3. Whatever you do, don’t look desperate:
To some degree, this ties in with number 5, but it still warrants its own point. If you come across as needy, then you won’t be seen as the love stallion that you are. Instead, you’ll look like a cuddly, sad, pathetic puppy. Lacking any confidence and acting dependent to a random stranger you’ve just met, is like screaming, “please love me!” And that is behavior best saved for the lawns of ex girlfriends.
2. Whatever you do, don’t put up a front:
You are not the most interesting man in the world. Ordering a Dos XX and trying to speak French in a Russian accent is not going to work. Unless you’re hitting on someone at a cast party, your theatrical prowess might be taken as dishonesty.
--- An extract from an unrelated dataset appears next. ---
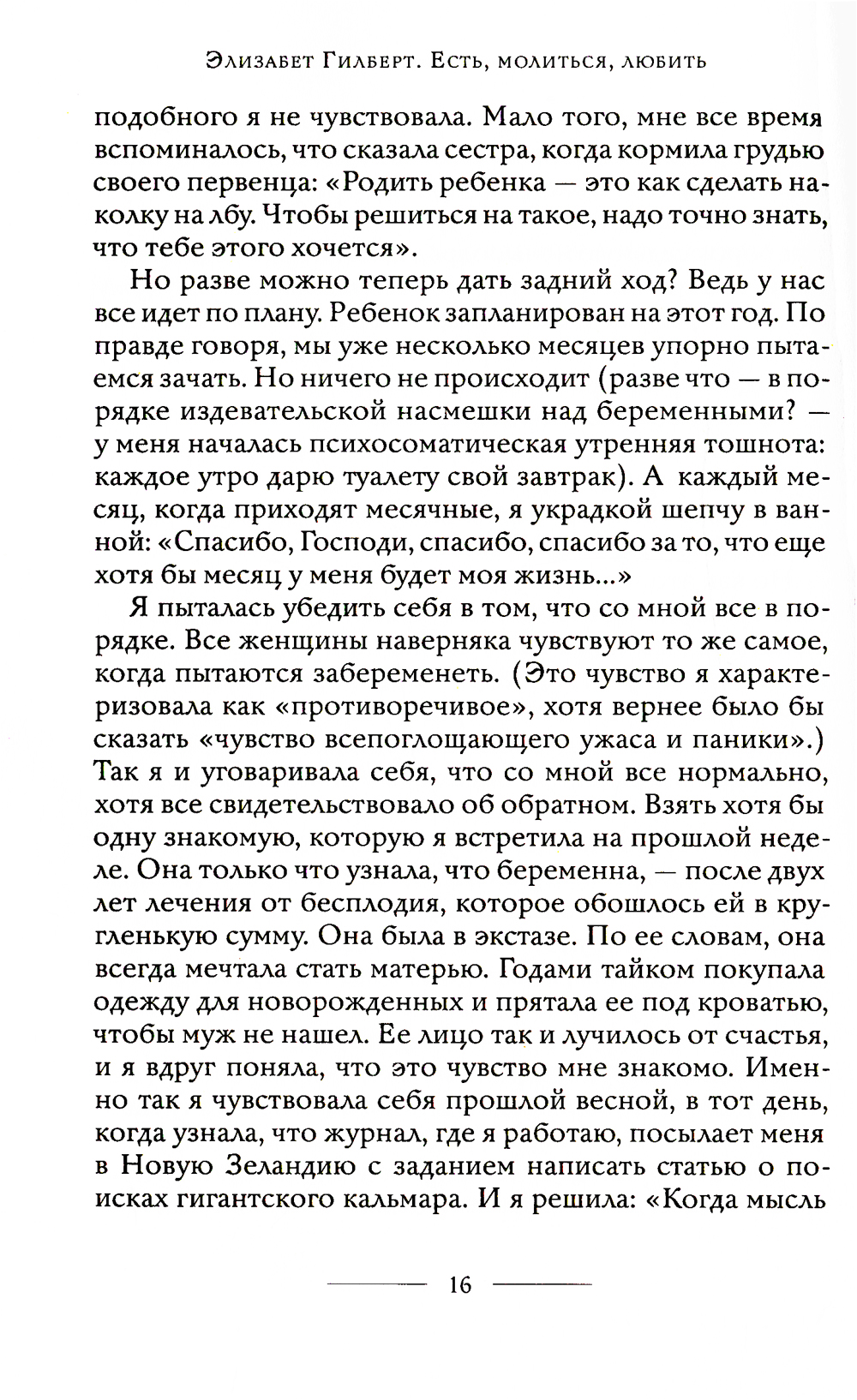 Элизабет Гилберт. Есть, молиться, любить

подобного я не чувствовала. Мало того, мне все время вспоминалось, что сказала сестра, когда кормила грудью своего первенца: «Родить ребенка — это как сделать наколку на лбу. Чтобы решиться на такое, надо точно знать, что тебе этого хочется».

Но разве можно теперь дать задний ход? Ведь у нас все идет по плану. Ребенок запланирован на этот год. По правде говоря, мы уже несколько месяцев упорно пытаемся зачать. Но ничего не происходит (разве что — в порядке издевательской насмешки над беременными? — у меня началась психосоматическая утренняя тошнота: каждое утро дарю туалету свой завтрак). А каждый месяц, когда приходят месячные, я украдкой шепчу в ванной: «Спасибо, Господи, спасибо, спасибо за то, что еще хотя бы месяц у меня будет моя жизнь...»

Я пыталась убедить себя в том, что со мной все в порядке. Все женщины наверняка чувствуют то же самое, когда пытаются забеременеть. (Это чувство я характеризовала как «противоречивое», хотя вернее было бы сказать «чувство всепоглощающего ужаса и паники».) Так я и уговаривала себя, что со мной все нормально, хотя все свидетельствовало об обратном. Взять хотя бы одну знакомую, которую я встретила на прошлой неделе. Она только что узнала, что беременна, — после двух лет лечения от бесплодия, которое обошлось ей в кругленькую сумму. Она была в экстазе. По ее словам, она всегда мечтала стать матерью. Годами тайком покупала одежду для новорожденных и прятала ее под кроватью, чтобы муж не нашел. Ее лицо так и лучилось от счастья, и я вдруг поняла, что это чувство мне знакомо. Именно так я чувствовала себя прошлой весной, в тот день, когда узнала, что журнал, где я работаю, посылает меня в Новую Зеландию с заданием написать статью о поисках гигантского кальмара. И я решила: «Когда мысль

16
The same goes for pretending to be interested in things that you really aren’t interested in. After all, if you both don’t have some common ground, then what on earth are you trying to hook up for?**
**Answer: The sex.
1. Whatever you do, don’t assume that any list like this holds all the answers:
Although these recommendations are based on discussions from the knowledgeable Leftos community, no holy grail type scripture exists for picking up a beautiful lady. A lot is based on working in the realm of the theoretical. Believe it or not, women are not theoretical, even though they tend to love Rent and Soap Operas. Women are very real, complex people and as a result, there is no single list in the world (even those written by geniuses like us) that can fit for every situation. Flirting has always been a complicated issue, even since the days of the caveman when it was considered disrespectful to pick a fly out of of a woman’s back hair without permission. Things might be more civilized but they definitely aren’t simplier .
So take these tidbits of knowledge and wander off into the wilds of the bar, and try your best. The worst that could happen is hearing, “no.”**
**Well, really the worst thing that could happen is a random bear attack or something, but we don’t have any tips for avoiding those.